▶ _ИЗВЛЕЧЁННЫЙ ТЕКСТ_:
Илья Эренбург - Война. Апрель 1942 г. - март 1943 г.
Победа не падает с неба, победу надо достать из самых глубин земли, из самых глубин сердца. Когда Гитлер болтал о молниеносной войне, мы говорили о долгом и суровом испытании.
Наши испытания не кончены. Нелегко откажутся немцы от своей преступной мечты быть «герренсфольк» — «народом господ». Мы не закрываем глаза, мы знаем, что тернист путь к победе. Но мы знаем также, что это — наш путь.
Россия в гимнастерке, обветренная и обстрелянная, — это все та же бессмертная Россия, Россия Пушкина и Россия Ленина; и это новая Россия — она заглянула в глаза победе. Год тому назад мы услышали слова: «Победа будет за нами». Тогда победа была далекой: страницей истории, прозрением будущего. Теперь мы знаем победу: у нее защитные петлицы, она пахнет пылью, порохом, помятой травой. Мы подружились с ней, как с родной. Она не где-то вдали, она рядом — в твоем блиндаже, в твоем окопе, у твоей батареи. И мы теперь говорим: победа с нами!
21 июня 1942 г.
Сердце человека
Когда Леонардо да Винчи сидел над чертежами летательной машины, он думал не о фугасных бомбах, но о счастье человечества. Подростком я видел первые петли французского летчика Пегу. Старшие говорили: «Гордись — человек летает, как птица!» Много лет спустя я увидел «Юнкерсов» над Мадридом, над Парижем, над Москвой…
Во время Великой французской революции ученый Филипп Лабон изобрел мотор внутреннего сгорания. Он говорил: «Граждане, вы увидите самодвигающуюся колесницу, и она будет источником человеческого благоденствия, она сблизит народы». Полтораста лет спустя немецкие танки раздавили своими гусеницами правнуков Филиппа Лабона.
Машина может быть добром и злом. В конце восемнадцатого века передовые умы человечества провозгласили торжество человеческого начала. В их благородные речи вмешался гул первых станков. В руках бездушных и слепых себялюбцев машины стали орудием угнетения, и в середине прошлого столетия простодушные ткачи воевали против машин. Это было заблуждением. Машину не стоит ни наказывать, ни восхвалять: машина делает то, что ей приказывает человек.
Научный социализм воспринял высокие традиции гуманистов, он провозгласил торжество человеческого начала: не человек ради машины, машина ради человека. В рабочих кружках России пионеры революции повторяли прекрасные слова: «Человек — это звучит гордо». Социализм победил в бедной и отсталой стране. Руководители нашего молодого государства понимали значение машин: они должны помочь человеку стать человеком. Когда люди руками дробили камень, ковали железо и копали землю, они не могли приобщиться к глубине культуры и многообразию жизни. Мы строили заводы, чтобы дети могли играть в детские игры, чтобы юноши могли изучать математику и наслаждаться Пушкиным или Шекспиром, чтобы сложность мысли и тонкость чувствований стали достоянием каждого.

▶ _ИСХОДНЫЕ ДАННЫЕ_:
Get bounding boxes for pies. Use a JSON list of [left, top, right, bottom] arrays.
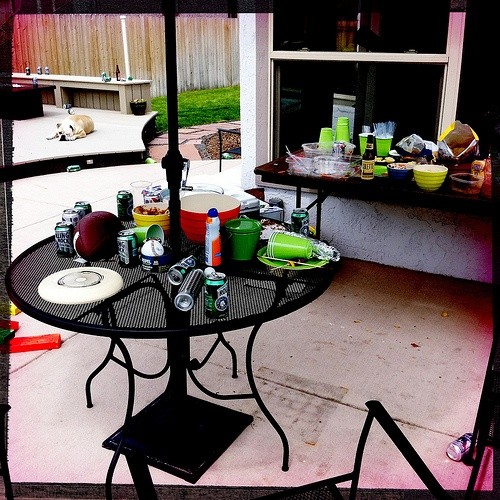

▶ _ВАША ЗАДАЧА_:
Выпишите из текста о войне всех людей, которые названы по имени. Заголовок не учитывайте, каждое имя укажите один раз.

▶ _ОТВЕТ_:
Гитлер, Пушкин, Ленин, Леонардо да Винчи, Пегу, Филипп Лабон, Шекспир.